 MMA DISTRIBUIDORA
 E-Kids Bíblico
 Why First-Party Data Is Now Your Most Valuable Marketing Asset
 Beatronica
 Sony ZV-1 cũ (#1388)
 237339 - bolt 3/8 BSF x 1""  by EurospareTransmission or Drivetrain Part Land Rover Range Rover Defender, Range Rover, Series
___
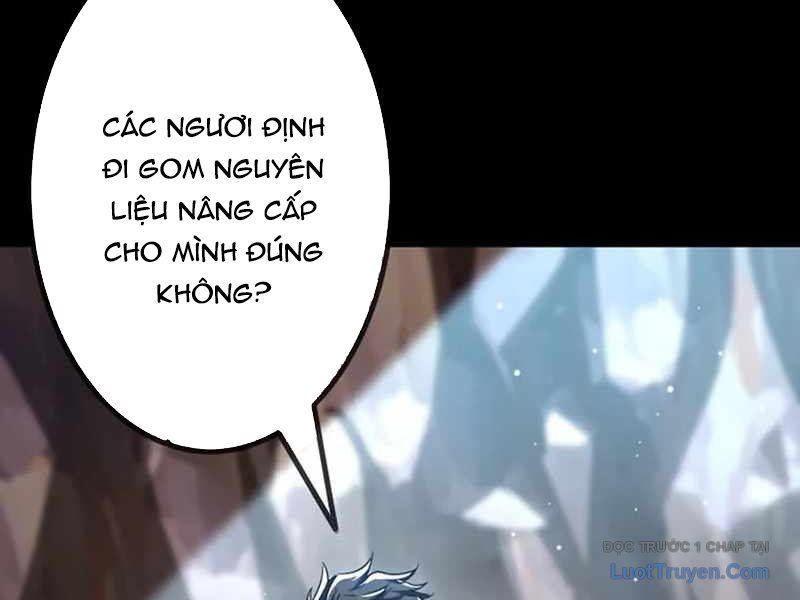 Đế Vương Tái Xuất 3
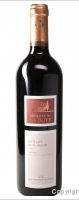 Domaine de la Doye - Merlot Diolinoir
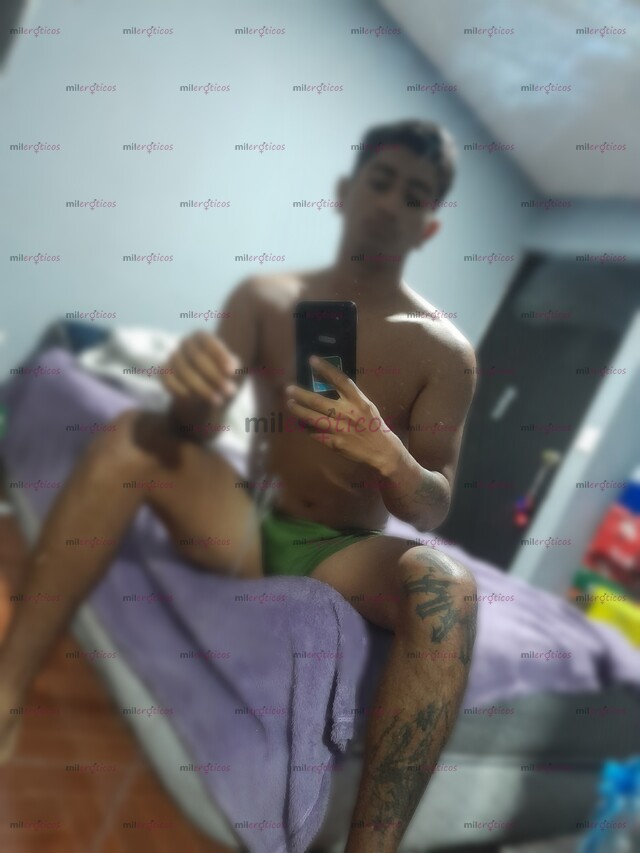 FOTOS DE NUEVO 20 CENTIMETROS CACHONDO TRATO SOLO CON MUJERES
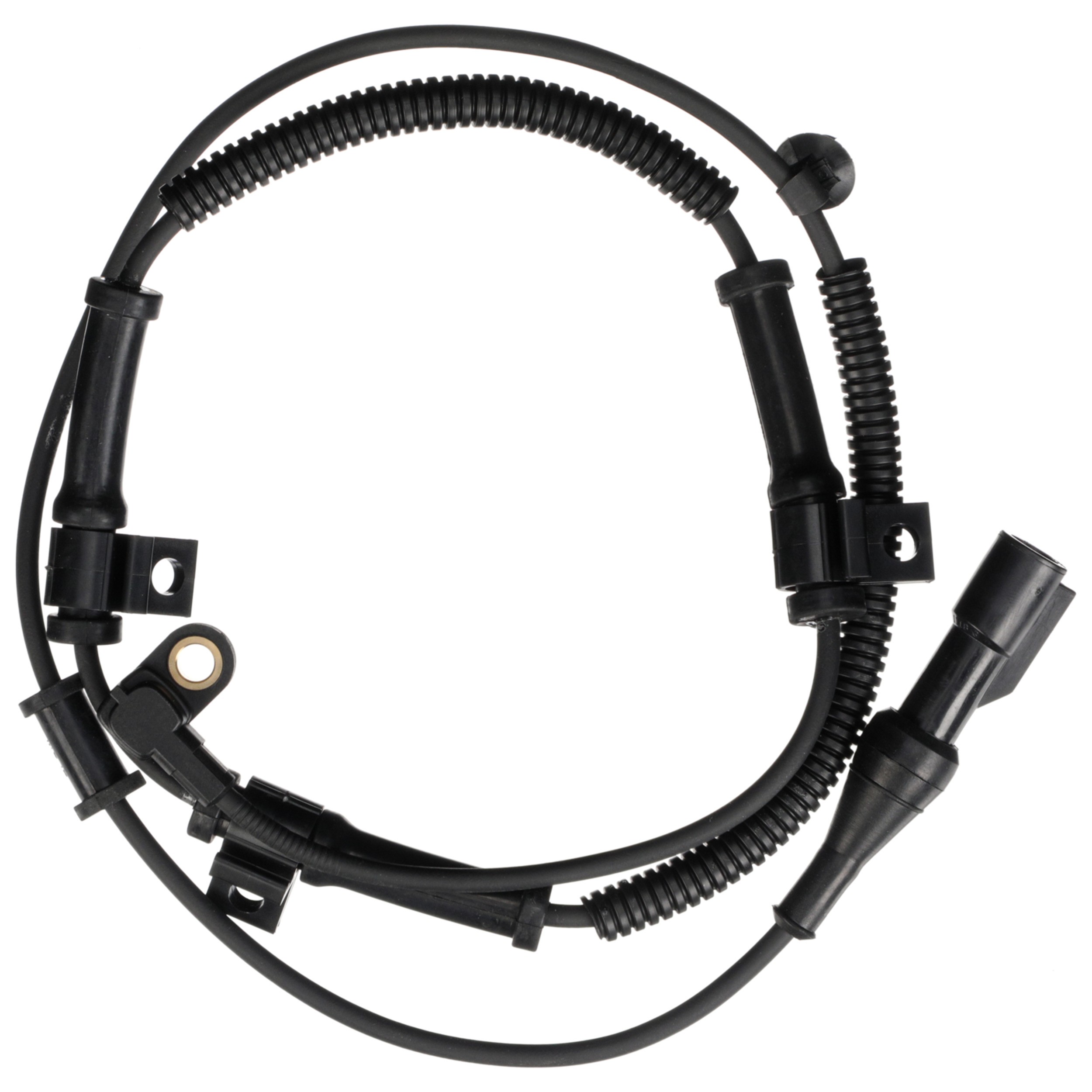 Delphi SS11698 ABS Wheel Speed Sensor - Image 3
___
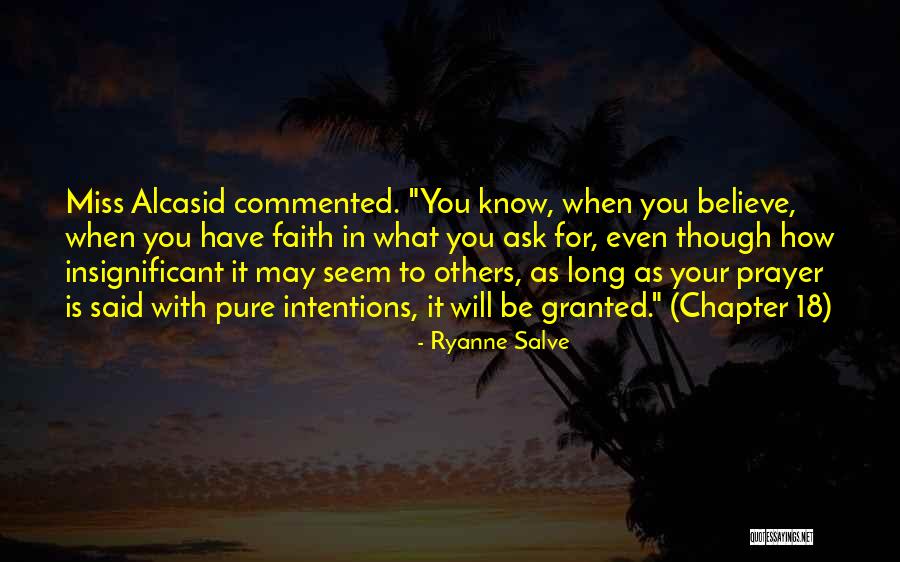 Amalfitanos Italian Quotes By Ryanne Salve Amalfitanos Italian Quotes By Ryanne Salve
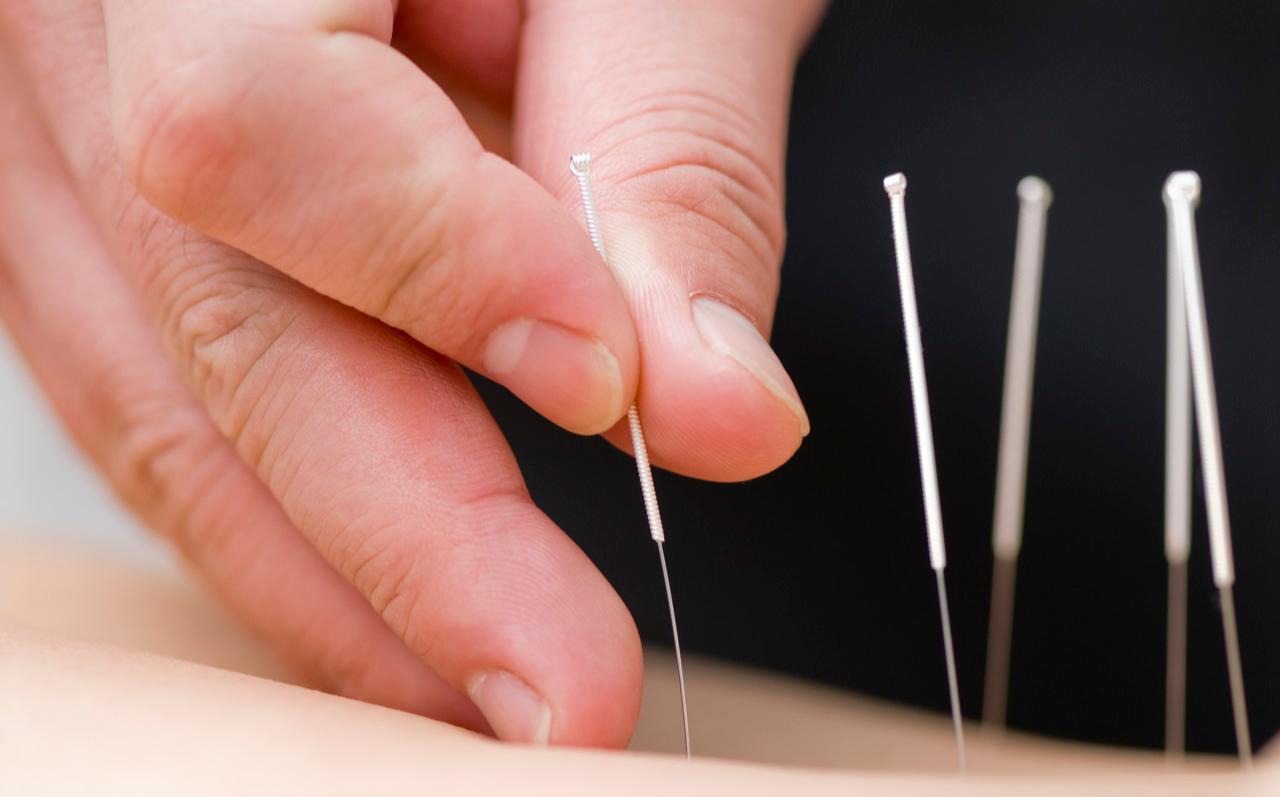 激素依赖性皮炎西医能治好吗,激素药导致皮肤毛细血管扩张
___
Your objective =>
Leaving every picture aside, reproduce exactly the lines above from the one with "Đế Vương Tái Xuất 3" up to and including the one with "Delphi SS11698 ABS", and no others.

Solution below =>
 Đế Vương Tái Xuất 3
 Domaine de la Doye - Merlot Diolinoir
 FOTOS DE NUEVO 20 CENTIMETROS CACHONDO TRATO SOLO CON MUJERES
 Delphi SS11698 ABS Wheel Speed Sensor - Image 3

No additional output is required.